本文 =>
--

ヨーロッパ人同士の言い争いはすごいヨーロッパ人同士の言い争いはすごい

イタリア語の校正が間に合わない。そこで、何人かのイタリア人に声をかけて、助っ人を依頼した。そのうちの一人が来て、条件面の話をしたら、時間給1万円を提案された。冗談じゃない。こちらが困っているからといって、人の足元を見るのもいいかげんにしてもらいたい。押し問答をした挙句、突っぱねて帰ってもらった。

5分後に外に出ようとしたら、私の靴がない。オフィスの周り中を探したら,踊り階段のところに隠してあった。とんでもない金額を要求してきて、それが通らないので、帰り際にいやがらせをして帰ったわけである。人種偏見はないのだが,"Fuck you!"と言いたくなってしまった。それ以降、外国人と面接して断ったときには、靴を持って行かれないように、玄関まで送って、確かめることにした。

結局,イタリア語も母国語同様の理解力があるというフランス人男性スタッフに、試しにやらせてみた。そうしたら、イタリア人翻訳者が英語から翻訳したイタリア語に、次から次へと赤を入れてくる。

--

抜き出した資料 =>
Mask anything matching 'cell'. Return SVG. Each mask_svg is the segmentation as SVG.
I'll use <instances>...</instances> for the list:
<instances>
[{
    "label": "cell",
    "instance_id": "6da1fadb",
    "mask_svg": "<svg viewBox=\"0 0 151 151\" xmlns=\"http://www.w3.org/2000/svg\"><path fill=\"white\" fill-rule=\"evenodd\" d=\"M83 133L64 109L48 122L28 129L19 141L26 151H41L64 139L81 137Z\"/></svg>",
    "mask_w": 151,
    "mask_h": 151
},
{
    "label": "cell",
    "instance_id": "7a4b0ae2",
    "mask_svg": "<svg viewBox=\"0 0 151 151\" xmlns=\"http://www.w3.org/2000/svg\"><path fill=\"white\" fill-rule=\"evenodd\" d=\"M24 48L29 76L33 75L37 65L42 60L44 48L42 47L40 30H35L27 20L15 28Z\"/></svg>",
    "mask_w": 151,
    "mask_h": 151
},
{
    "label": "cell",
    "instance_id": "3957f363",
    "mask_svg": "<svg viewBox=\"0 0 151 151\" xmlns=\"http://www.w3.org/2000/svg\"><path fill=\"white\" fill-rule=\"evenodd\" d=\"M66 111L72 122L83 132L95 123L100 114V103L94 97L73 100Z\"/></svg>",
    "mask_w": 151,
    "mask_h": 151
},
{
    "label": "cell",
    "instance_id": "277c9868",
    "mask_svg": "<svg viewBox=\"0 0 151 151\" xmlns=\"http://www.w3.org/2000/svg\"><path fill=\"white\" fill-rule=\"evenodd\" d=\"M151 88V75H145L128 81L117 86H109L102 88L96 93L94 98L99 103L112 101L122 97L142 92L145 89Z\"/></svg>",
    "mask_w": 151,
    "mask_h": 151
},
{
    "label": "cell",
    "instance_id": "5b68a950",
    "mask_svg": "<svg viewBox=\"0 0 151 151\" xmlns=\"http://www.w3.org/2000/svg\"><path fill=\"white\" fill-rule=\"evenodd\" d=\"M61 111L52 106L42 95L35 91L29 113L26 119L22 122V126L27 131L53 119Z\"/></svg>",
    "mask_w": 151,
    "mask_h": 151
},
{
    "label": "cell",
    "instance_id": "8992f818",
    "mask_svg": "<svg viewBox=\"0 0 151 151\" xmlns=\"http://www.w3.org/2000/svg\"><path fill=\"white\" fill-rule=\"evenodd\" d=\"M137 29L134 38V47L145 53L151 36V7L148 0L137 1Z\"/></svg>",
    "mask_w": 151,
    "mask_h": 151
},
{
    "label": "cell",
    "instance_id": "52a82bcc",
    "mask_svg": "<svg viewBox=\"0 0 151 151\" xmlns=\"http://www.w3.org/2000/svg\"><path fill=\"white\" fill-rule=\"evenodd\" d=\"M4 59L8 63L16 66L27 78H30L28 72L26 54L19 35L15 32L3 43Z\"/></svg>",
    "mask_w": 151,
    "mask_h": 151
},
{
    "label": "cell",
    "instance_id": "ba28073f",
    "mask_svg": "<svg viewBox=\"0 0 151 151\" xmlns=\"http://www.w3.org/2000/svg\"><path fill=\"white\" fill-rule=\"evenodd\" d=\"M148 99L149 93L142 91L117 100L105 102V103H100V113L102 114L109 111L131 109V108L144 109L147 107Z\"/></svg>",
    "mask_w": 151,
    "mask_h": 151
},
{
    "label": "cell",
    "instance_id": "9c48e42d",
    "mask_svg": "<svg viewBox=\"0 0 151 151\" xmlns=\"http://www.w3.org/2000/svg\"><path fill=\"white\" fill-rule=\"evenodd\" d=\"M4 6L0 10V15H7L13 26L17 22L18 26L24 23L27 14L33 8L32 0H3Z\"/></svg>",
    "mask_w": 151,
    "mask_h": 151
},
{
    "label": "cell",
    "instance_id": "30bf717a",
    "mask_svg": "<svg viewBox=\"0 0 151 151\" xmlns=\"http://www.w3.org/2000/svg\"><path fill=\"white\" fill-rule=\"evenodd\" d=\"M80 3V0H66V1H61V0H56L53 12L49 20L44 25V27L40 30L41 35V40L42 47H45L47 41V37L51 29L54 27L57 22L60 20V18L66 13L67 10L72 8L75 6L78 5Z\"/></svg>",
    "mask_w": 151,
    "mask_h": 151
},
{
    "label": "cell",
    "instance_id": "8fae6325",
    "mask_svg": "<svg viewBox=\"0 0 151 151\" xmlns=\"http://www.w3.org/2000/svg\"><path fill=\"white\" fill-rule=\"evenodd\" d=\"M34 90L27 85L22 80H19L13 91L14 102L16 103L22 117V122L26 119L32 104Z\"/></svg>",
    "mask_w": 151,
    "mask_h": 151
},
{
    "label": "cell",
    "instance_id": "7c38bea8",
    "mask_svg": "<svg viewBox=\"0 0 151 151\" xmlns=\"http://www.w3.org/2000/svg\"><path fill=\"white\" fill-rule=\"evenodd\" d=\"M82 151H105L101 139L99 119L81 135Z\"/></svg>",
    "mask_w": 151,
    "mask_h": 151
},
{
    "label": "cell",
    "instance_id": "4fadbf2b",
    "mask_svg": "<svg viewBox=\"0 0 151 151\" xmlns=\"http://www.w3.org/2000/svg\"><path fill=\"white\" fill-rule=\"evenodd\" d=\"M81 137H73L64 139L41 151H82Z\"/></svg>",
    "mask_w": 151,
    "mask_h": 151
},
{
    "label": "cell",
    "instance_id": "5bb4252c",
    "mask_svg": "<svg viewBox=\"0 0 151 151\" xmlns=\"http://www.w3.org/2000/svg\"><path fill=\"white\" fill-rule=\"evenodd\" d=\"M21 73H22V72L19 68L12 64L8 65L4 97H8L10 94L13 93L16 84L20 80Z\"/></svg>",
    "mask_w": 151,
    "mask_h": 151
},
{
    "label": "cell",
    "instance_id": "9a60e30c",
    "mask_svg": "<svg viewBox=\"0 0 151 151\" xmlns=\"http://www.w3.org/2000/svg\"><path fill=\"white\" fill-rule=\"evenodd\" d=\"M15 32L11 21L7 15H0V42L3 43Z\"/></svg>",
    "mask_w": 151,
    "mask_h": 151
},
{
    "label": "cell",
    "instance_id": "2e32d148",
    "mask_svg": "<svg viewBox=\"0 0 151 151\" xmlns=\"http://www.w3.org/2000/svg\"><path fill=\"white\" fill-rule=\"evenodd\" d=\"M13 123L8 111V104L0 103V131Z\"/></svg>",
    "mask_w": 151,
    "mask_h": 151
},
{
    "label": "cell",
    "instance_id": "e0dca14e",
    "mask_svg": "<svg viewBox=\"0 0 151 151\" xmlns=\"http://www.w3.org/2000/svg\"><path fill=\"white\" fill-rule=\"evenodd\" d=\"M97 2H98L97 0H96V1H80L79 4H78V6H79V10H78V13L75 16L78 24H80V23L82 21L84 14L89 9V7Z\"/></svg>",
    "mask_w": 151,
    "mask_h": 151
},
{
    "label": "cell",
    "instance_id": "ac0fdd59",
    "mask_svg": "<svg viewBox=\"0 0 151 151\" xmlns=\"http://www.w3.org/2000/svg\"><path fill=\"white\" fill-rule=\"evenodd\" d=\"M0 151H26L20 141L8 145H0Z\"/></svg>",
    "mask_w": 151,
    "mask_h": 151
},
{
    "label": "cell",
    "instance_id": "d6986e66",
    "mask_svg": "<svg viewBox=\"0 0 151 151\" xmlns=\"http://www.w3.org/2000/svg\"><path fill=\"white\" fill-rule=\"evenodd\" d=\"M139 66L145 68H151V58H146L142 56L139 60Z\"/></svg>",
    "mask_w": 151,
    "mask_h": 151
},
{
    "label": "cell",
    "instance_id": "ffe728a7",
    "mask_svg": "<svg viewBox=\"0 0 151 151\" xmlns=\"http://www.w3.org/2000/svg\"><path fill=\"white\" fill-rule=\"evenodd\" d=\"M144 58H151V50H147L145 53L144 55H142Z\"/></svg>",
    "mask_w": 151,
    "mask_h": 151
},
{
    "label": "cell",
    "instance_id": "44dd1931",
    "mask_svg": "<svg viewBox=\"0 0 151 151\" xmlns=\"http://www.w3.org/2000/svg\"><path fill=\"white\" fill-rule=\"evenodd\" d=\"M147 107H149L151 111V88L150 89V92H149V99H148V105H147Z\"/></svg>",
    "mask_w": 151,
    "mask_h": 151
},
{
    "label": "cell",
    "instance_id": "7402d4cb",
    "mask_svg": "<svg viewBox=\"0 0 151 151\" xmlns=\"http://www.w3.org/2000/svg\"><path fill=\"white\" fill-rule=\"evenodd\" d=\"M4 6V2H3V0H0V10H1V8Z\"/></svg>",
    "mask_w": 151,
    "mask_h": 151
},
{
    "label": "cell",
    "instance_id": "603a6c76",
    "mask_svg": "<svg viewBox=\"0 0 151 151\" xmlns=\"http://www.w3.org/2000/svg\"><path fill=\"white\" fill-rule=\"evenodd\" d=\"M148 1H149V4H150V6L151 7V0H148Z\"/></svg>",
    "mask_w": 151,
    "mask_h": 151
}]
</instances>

--

やること =>
1. イタリア語の校正をめぐる文章について、次の(a)〜(c)が文章の内容と合っているか、それぞれ「はい」か「いいえ」で答えてください。決め手になった文章中の言葉もそのまま引用してください。
(a) 助っ人として来たイタリア人は、時間給1万円を求めてきた。
(b) 靴はオフィスの机の下に隠してあった。
(c) 試しに校正をやらせてみたのは、ドイツ人の女性スタッフだった。
2. イタリア語の校正をめぐる文章を、最後の文のあとから続けて書いてください。

それぞれの答え =>
1.
(a) はい。「時間給1万円を提案された」
(b) いいえ。「踊り階段のところに隠してあった」
(c) いいえ。「イタリア語も母国語同様の理解力があるというフランス人男性スタッフに、試しにやらせてみた」

2.
本人の実力はわかったが、こんなに赤を入れられたら、プロジェクトが遅れてしまう。「絶対にまずい大きな間違い以外は、大目に見てくれ」と頼んだのだが、がんとして譲らない。

困っていたら,私たちの議論を聞いていた他のフランス人女性が、私に加勢してきた。プロ意識も大変結構だが、納期に間に合わせることが至上命令なのだから、私の言うことを聞くべきだと主張してくれた。

ところが、この男性は聞く耳を持たない。とうとう私は大声を上げて、「私が責任者なのだから、私の言うことを聞かなければだめだ」と命令口調で言ったら、やっと従ってくれた。

屈折したアメリカ人
今度のプロジェクトは、英語のローカライズである。編集者にアメリカ人を使ったが、この人が朝から晩まで文句や愚痴を言う。初めのうちは適当になだめていたが、止まらないので強くなじったら、I feel miserable working with you.(私はあなたと仕事をするのがみじめである)と言ってきた。「そんなら何でここに来て仕事をするのか」と言いたかったが、喧嘩になるので我慢していた。 それでもこの不満居士は止まらない。パソコンの動きが悪い、電話の音がうるさい、挙句の果ては、私が他の人と話すのを止めてもらえるかと、とどまるところを知らない。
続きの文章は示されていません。